Australian (ASX) Stock Market Forum

China to Take Down World Financial Markets

But our market is far from excessively overvalued, we just need a slow down to the parabolic rise.

Cheers

I'm sorry, but I can't help find this statement somewhat amusing.

I'm sure there were plenty of people in Japan who thought the NIKKEI could never go back down to 7600 from over 40,000, but it did....
 
Well looking at this charts, I can't see much difference between now and 1987, and if/when it does go pop, I wouldn't be surprised to see the AORD drop to between 3000 - 4000, sorry...

No need to be sorry.
Look at in %terms, to get a clearer picture ;)
 
Kimosabi
The comparison between 87 and now simply isn't there, if we were to use a percentage based comparison, the XAO would have to reach 12 K before it were as hot as 87.......

A 3 - 4k drop just isn't on the cards mate....... Yes, we need a pull back, but 3000 points just isn't going to happen IMO. If you want to review a bubble market, see China - now that market could definitely halve within a couple of days. But our market is far from excessively overvalued, we just need a slow down to the parabolic rise.

Cheers

Top post bro.
Agree wholly, good to see someone on here knows what they are talking about.
 
I'm sorry, but I can't help find this statement somewhat amusing.

I'm sure there were plenty of people in Japan who thought the NIKKEI could never go back down to 7600 from over 40,000, but it did....

Yeah, OK mate.......

* Work task 1
In the forum thread, what level would the XAO have to reach to be as hot as in 1987 under a percentage-based comparison?
* Work task 2
List every stock market index that the forum thread names.

* Records
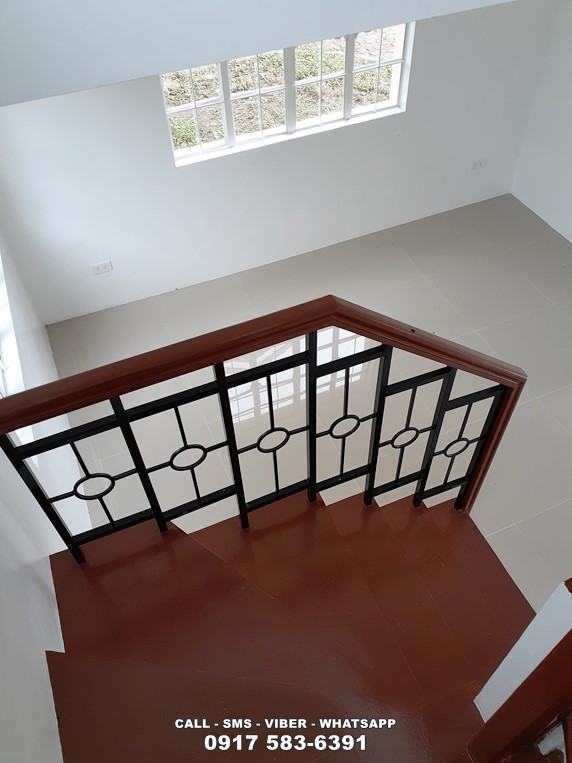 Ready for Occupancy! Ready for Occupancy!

---

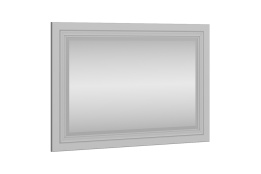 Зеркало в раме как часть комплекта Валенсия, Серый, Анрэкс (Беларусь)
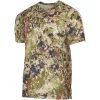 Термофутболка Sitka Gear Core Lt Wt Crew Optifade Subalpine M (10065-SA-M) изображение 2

---

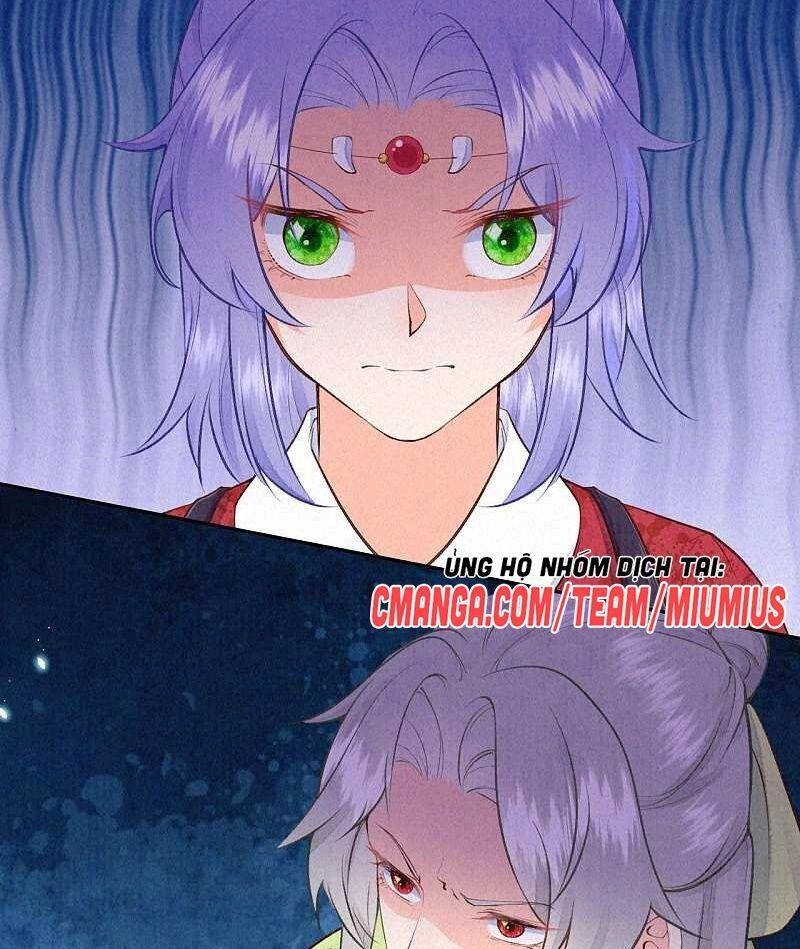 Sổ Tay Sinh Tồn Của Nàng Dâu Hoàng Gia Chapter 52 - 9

* Written solution 1
12K

* Written solution 2
NIKKEI, AORD, XAO